_Excerpt_
By JIANLI YANG

Opposition to China’s paramount leader, Xi Jinping, is increasing despite severe crackdown on dissenting voices. Intrusive security controls and surveillance, undue centralization of power, mishandling of unrest in Hong Kong, foreign relations flare-ups and now the coronavirus crisis have resulted in cracks in the armor of the ruling Chinese Communist Party (CCP). All this, especially now coupled with an economic downturn, has led critics to speak out against Xi Jinping—which could potentially snowball into major unrest against the communist regime.

Recently, Cai Xia, who was professor at the CCP’s elite Central Party School, charged Xi Jinping with destroying the country with his policies. Taking Xi Jinping head-on, Xia said there was widespread opposition to the Party chief within the Party, but very few dared to speak out due to retaliation threats such as corruption charges. “Under the regime of Xi, the Chinese Communist Party is not a force for progress for China. In fact, it is an obstacle to China’s progress,” Xia said. “I believe I am not the only one who wants to leave this party. More people would like to withdraw or quit this party.”

_Recorded information_
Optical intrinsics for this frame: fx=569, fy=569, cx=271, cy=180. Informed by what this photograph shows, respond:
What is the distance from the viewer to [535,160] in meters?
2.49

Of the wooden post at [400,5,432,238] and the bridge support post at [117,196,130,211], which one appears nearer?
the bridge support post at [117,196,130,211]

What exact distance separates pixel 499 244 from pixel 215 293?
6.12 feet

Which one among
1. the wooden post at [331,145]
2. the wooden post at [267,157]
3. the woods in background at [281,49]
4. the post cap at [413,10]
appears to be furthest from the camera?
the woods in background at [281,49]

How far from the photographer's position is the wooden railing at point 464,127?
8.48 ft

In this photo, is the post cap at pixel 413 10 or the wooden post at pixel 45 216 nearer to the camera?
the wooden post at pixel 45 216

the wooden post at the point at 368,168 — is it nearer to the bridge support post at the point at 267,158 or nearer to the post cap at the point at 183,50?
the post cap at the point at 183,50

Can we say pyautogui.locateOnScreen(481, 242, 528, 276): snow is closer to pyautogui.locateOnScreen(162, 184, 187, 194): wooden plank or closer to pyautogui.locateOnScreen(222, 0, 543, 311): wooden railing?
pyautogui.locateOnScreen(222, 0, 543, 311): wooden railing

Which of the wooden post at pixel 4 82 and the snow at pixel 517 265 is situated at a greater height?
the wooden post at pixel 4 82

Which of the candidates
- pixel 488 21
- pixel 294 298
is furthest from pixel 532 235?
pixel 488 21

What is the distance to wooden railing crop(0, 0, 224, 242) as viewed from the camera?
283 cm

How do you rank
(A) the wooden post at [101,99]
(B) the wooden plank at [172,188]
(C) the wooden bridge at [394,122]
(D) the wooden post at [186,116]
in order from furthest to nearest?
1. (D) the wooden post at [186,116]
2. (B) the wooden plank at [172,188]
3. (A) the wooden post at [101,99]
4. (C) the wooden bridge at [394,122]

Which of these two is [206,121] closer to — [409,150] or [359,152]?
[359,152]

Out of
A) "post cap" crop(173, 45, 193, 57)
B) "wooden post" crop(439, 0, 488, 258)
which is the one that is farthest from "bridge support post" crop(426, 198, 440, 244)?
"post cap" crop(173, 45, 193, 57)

_Exercise requirements_
• A. In the article above about opposition to Xi Jinping, rewrite the paragraph beginning "Opposition to China's paramount leader" as a short bulleted list that keeps its main facts.
• B. Take the article about opposition to Xi Jinping further, picking up right after its last paragraph.

_List of answers_
• A.
- Opposition to Xi Jinping, China's paramount leader, is growing despite a harsh crackdown on dissent.
- The Chinese Communist Party (CCP) has been weakened by several causes:
  - intrusive security controls and surveillance
  - too much centralization of power
  - mishandling of unrest in Hong Kong
  - flare-ups in foreign relations
  - the coronavirus crisis
- These problems, now joined by an economic downturn, have led critics to speak out against Xi.
- This criticism could snowball into major unrest against the communist regime.

• B.
According to the BBC, over 170 minister- and deputy minister-level officials across China were sacked, and many more were jailed under the charges of corruption, misconduct and violation of party discipline from 2012 to 2017. The scale of purging opponents has never been so massive since Mao Zedong’s rule. Between 1949 and 2012, in a span of 63 years, as many as 33 members (full and alternate) of the CCP’s Central Committee were disciplined. As the BBC has noted, though, Xi Jinping has overseen the biggest CCP purge in the history of communist China.

Xi Jinping brought in a new anti-graft institution, the National Supervision Commission, two years ago. The Commission consolidated power in the hands of the CCP central leadership. Ren Zhiqiang, a Party member and property tycoon, was disappeared after he accused Xi Jinping of mishandling the COVID-19 outbreak. Avoiding direct mention, he had called Xi Jinping a power-hungry clown and blamed the government’s strict limits on free speech for exacerbation of the pandemic. As expected, Zhiqiang was charged with embezzlement and wrongful gains before he was made to disappear from public view.

Xu Zhangrun, a law professor at Tsinghua University in Beijing, accused Xi Jinping of putting politics ahead of the lives of the people in a strongly worded piece. “The political system has collapsed under tyranny, and a governance system made up of bureaucrats, which has taken the party more than 30 years to build, has floundered,” Xu Zhangrun wrote. He has been under strict surveillance and has been barred from leaving the country. Similarly, legal activist Xu Zhiyong was detained after he blamed Xi Jinping for a COVID-19 cover-up and demanded his resignation.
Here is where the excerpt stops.